Collected data:
************

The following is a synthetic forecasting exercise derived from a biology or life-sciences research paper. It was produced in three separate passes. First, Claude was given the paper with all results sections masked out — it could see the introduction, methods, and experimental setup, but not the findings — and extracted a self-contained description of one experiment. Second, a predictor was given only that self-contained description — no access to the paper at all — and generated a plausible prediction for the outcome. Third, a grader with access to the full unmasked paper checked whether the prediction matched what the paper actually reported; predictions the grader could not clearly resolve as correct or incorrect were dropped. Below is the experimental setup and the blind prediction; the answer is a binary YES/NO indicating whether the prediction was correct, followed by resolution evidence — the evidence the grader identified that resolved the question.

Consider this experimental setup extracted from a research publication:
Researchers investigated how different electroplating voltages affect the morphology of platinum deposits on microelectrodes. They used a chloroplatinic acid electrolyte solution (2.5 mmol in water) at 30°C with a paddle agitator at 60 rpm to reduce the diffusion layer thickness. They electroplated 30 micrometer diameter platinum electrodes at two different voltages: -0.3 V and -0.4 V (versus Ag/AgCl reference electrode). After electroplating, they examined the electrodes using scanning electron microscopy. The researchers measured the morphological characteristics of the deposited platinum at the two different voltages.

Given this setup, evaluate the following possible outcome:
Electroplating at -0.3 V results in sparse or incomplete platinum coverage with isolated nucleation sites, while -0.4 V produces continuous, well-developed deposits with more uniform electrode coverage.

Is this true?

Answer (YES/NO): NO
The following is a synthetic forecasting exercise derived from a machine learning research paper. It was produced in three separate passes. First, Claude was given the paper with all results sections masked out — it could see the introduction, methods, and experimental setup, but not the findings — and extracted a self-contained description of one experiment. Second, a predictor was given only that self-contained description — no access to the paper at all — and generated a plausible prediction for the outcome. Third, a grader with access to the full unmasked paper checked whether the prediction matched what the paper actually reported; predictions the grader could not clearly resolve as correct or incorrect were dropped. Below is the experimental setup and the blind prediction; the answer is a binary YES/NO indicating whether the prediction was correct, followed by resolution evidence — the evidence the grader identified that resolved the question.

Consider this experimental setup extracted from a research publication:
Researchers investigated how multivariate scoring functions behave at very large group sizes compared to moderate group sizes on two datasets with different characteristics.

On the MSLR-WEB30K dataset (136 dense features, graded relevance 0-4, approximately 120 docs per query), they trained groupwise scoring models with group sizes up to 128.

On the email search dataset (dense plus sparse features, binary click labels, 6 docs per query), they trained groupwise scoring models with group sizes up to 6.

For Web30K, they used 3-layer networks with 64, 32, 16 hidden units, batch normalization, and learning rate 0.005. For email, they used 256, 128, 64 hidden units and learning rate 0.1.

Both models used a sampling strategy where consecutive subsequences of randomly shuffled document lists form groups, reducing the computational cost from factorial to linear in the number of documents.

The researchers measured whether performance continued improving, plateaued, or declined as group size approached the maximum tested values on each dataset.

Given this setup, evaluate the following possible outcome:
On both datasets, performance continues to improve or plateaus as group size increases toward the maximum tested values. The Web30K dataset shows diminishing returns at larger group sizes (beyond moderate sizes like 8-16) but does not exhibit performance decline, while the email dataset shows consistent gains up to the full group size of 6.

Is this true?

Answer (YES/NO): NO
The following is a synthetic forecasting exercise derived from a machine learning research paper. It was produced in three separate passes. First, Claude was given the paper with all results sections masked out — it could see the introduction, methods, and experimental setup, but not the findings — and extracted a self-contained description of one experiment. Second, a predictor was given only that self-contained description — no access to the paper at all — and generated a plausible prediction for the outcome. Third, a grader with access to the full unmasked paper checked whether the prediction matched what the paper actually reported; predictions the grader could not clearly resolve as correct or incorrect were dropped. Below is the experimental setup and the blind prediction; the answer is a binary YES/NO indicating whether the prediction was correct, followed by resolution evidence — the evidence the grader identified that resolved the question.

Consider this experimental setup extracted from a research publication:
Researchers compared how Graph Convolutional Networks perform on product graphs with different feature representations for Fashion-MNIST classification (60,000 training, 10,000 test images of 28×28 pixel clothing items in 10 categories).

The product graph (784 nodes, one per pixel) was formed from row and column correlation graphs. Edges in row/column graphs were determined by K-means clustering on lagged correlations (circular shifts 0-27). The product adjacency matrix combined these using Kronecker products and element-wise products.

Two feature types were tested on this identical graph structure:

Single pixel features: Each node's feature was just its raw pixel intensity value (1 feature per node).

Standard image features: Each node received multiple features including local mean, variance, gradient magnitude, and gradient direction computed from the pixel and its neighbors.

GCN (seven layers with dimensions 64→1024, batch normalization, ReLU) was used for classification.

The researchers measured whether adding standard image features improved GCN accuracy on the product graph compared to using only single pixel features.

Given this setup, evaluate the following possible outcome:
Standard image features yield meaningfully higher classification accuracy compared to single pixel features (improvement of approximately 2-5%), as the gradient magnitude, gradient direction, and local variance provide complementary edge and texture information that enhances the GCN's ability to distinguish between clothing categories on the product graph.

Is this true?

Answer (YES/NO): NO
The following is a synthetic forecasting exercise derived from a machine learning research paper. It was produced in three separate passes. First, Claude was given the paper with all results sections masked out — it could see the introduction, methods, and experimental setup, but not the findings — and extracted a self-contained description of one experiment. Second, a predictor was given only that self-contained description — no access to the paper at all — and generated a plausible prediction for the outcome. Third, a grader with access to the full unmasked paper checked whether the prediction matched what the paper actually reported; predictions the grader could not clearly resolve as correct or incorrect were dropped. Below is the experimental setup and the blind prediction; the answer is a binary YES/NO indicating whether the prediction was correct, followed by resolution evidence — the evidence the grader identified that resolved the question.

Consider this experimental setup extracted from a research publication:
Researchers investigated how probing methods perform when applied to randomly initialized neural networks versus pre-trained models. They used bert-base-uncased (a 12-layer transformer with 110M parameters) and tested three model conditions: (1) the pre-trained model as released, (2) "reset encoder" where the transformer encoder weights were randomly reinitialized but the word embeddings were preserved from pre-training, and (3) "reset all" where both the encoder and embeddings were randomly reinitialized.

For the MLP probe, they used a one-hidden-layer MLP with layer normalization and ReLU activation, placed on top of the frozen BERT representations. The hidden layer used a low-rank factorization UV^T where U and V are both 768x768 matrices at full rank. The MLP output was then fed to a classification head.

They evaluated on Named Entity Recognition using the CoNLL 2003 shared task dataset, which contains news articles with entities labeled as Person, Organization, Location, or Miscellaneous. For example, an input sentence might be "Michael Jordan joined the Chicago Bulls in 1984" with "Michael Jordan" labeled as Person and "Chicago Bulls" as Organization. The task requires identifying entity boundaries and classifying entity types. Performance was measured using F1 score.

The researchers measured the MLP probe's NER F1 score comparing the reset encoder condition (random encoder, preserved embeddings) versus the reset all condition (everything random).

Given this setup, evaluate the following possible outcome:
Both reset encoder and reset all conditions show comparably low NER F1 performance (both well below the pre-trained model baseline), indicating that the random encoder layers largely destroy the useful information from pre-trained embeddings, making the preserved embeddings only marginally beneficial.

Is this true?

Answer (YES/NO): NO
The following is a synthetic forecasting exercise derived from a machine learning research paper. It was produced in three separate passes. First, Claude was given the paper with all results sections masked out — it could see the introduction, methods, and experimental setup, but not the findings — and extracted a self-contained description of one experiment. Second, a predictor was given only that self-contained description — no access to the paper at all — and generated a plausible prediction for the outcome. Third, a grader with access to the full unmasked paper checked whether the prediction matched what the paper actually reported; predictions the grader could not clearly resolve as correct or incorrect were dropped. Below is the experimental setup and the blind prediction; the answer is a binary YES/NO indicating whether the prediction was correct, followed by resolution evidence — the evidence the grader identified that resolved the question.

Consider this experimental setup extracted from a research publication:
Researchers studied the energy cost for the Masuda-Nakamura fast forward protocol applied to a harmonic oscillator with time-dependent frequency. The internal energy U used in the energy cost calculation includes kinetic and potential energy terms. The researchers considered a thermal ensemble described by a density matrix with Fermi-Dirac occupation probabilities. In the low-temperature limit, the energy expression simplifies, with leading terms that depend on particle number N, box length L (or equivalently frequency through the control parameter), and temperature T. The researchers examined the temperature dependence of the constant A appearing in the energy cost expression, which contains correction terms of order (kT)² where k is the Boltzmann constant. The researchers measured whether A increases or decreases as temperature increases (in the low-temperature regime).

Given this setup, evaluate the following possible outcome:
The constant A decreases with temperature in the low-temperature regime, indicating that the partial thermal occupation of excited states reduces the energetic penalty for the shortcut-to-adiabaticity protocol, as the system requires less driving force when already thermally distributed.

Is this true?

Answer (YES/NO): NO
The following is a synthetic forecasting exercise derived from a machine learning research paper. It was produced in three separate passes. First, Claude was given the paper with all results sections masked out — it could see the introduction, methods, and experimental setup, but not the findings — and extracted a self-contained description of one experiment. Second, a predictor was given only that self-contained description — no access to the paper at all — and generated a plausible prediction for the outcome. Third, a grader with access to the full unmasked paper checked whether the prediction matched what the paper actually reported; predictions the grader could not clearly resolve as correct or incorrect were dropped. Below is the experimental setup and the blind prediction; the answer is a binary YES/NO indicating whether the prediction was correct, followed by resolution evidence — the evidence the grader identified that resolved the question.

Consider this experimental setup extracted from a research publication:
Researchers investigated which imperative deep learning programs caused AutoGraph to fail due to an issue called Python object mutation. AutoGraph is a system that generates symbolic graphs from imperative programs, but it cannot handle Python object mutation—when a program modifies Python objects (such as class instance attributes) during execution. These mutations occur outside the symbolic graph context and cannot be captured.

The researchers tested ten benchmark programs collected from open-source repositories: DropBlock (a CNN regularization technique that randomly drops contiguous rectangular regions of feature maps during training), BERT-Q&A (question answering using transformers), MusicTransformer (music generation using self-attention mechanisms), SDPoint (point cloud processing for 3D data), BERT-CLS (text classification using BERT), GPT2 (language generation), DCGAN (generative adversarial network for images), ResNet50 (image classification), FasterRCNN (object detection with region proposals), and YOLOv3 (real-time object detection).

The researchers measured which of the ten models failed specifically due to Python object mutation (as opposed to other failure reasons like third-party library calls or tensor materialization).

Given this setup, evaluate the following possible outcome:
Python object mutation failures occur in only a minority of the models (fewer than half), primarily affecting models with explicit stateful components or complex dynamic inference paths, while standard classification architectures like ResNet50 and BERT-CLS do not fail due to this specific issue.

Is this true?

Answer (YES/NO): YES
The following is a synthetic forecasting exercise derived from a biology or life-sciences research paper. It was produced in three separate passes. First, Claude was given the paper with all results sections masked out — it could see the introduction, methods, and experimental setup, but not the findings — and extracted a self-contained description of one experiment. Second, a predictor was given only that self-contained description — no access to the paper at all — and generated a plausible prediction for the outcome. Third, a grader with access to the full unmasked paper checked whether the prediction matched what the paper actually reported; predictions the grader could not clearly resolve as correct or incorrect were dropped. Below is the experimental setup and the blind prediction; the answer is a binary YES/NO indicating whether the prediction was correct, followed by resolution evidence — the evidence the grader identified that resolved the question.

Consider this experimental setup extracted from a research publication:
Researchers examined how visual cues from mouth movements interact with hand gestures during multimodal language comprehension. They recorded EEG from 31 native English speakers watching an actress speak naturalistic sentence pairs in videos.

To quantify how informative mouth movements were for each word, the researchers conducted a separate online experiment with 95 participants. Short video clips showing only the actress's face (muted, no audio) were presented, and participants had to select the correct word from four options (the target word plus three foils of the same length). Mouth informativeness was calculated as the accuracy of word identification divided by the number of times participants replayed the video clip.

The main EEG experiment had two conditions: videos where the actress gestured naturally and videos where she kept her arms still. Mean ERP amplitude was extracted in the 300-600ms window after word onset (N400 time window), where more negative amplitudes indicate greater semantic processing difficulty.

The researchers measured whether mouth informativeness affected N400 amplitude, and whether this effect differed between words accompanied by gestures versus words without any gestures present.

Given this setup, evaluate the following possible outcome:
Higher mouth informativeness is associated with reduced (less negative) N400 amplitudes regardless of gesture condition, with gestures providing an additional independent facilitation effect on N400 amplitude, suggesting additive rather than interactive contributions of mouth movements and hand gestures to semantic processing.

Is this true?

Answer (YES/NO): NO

************

PROBLEM STATEMENT: Please go line by line through the records above, copying each one that holds the string "scoring".

PROBLEM SOLUTION:
Researchers investigated how multivariate scoring functions behave at very large group sizes compared to moderate group sizes on two datasets with different characteristics.
On the MSLR-WEB30K dataset (136 dense features, graded relevance 0-4, approximately 120 docs per query), they trained groupwise scoring models with group sizes up to 128.
On the email search dataset (dense plus sparse features, binary click labels, 6 docs per query), they trained groupwise scoring models with group sizes up to 6.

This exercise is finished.